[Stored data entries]
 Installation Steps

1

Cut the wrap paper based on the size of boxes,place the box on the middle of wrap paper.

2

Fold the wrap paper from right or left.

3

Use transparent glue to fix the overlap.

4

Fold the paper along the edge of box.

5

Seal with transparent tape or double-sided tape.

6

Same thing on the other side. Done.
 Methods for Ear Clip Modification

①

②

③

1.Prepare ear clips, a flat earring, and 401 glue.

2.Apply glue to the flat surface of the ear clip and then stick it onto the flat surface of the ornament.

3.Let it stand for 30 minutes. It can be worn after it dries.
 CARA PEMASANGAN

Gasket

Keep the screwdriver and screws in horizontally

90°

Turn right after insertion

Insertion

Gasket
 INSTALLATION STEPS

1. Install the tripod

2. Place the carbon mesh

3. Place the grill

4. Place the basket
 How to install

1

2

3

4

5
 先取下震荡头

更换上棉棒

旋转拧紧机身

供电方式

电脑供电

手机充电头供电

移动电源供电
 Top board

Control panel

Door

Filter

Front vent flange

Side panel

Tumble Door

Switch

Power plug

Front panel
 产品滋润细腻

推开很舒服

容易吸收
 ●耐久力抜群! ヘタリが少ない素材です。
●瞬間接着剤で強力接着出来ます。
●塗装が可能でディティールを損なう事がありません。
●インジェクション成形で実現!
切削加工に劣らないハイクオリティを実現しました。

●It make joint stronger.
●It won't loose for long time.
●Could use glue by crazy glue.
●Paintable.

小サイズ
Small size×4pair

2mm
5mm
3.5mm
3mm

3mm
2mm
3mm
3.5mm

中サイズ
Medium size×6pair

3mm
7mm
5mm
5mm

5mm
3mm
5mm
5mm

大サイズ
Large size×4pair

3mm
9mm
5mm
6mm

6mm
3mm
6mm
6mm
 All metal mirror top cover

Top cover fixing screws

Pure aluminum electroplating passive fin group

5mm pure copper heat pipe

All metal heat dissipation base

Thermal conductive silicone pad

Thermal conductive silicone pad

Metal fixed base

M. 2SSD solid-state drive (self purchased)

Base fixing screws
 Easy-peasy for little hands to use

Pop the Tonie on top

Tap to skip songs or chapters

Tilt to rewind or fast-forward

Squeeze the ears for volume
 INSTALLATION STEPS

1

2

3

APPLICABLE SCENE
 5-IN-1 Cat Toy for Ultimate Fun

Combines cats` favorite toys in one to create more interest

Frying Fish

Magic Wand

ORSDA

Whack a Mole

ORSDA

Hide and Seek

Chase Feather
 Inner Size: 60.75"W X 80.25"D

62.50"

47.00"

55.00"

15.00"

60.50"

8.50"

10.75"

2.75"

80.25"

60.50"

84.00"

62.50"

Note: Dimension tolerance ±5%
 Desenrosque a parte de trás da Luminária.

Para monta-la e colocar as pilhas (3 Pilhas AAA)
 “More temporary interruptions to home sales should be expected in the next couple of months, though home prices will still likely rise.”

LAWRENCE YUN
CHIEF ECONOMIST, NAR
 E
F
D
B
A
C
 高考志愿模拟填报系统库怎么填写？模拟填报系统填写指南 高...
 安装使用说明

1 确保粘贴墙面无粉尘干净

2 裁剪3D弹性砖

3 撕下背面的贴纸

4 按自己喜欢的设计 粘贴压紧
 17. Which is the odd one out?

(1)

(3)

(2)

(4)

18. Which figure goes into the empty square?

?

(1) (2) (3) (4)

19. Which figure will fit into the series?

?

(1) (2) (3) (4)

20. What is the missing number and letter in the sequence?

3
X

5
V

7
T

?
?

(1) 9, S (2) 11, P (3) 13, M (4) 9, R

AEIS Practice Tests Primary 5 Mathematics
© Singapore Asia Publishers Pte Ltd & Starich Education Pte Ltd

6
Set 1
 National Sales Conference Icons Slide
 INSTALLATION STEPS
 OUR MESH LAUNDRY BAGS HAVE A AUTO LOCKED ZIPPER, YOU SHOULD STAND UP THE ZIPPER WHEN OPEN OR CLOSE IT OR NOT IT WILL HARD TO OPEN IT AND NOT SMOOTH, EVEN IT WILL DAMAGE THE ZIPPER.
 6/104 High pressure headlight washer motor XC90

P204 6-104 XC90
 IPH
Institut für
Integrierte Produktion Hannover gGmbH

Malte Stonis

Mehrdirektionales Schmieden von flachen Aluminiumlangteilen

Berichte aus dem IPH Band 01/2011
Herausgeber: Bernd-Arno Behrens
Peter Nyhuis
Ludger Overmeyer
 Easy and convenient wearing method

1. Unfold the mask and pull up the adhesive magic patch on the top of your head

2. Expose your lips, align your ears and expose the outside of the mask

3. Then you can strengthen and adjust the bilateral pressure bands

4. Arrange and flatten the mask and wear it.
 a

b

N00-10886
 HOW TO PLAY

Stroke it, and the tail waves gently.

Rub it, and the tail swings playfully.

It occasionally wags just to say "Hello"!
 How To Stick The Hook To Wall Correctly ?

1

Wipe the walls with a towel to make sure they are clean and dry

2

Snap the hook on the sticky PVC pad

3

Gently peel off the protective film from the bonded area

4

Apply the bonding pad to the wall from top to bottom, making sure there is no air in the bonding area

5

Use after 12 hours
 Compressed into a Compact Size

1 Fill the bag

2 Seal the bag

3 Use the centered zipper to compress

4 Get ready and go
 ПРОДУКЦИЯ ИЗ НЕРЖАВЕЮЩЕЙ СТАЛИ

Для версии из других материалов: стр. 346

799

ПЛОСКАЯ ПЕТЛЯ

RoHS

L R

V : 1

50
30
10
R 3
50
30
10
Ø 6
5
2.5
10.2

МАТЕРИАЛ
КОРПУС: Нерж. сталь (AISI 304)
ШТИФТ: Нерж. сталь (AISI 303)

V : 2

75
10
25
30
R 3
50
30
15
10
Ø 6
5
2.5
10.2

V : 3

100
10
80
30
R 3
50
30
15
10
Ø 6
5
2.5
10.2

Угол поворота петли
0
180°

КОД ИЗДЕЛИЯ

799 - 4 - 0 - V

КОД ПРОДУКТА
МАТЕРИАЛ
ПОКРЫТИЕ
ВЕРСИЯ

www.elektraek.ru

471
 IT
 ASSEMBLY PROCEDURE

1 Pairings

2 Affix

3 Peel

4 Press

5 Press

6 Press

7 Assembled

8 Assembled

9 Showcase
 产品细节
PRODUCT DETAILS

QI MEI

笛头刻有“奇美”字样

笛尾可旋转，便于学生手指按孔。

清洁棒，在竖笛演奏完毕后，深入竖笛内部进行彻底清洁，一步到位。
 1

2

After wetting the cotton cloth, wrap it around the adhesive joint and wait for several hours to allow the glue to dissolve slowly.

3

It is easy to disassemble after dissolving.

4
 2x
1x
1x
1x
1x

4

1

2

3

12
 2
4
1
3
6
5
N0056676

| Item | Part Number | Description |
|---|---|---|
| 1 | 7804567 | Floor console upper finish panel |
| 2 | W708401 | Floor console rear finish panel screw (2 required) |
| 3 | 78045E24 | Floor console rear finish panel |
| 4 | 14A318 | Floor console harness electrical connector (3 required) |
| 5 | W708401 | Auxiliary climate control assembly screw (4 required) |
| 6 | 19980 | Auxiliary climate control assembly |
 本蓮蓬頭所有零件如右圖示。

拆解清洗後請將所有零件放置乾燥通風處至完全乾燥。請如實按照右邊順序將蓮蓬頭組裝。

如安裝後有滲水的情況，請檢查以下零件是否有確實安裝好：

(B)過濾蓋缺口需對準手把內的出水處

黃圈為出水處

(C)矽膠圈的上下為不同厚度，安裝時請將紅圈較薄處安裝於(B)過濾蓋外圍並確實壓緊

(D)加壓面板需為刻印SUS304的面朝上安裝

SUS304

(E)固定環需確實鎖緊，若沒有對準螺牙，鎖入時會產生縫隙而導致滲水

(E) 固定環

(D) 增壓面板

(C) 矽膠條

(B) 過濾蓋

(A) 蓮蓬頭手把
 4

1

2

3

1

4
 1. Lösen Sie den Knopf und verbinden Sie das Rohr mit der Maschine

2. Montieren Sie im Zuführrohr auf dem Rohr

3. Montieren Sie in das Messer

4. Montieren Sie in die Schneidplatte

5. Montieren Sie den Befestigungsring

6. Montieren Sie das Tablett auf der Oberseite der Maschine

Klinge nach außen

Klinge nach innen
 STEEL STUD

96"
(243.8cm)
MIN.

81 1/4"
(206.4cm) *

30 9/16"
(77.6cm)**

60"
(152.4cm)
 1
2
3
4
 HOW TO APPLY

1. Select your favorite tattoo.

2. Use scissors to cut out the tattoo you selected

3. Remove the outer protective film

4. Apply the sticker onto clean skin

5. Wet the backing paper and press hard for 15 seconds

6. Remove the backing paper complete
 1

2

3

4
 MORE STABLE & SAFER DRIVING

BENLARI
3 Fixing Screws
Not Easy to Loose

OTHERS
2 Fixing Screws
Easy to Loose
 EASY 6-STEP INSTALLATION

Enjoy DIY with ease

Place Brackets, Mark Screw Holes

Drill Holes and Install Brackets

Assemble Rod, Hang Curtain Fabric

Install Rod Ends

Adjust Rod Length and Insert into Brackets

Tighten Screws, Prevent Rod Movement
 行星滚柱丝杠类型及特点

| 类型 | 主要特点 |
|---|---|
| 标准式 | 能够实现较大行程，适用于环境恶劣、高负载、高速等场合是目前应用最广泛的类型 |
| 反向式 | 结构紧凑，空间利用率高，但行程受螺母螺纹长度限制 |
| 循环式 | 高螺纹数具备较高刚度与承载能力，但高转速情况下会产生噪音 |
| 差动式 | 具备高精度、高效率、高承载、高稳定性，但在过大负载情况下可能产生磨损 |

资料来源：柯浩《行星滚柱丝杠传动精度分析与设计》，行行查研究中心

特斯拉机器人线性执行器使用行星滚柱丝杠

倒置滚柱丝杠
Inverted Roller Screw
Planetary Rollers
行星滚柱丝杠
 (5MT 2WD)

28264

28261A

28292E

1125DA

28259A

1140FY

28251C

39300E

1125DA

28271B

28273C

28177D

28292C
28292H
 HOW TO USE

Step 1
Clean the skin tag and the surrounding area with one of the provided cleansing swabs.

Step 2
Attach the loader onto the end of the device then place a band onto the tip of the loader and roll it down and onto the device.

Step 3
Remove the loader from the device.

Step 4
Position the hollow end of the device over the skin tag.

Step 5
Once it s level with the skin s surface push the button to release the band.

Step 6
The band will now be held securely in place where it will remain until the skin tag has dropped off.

◆ EXERCISE GOAL ◆
Provide only the count of lines above in which the word "Seal" occurs.

◆ ANSWER TO THIS TASK ◆
2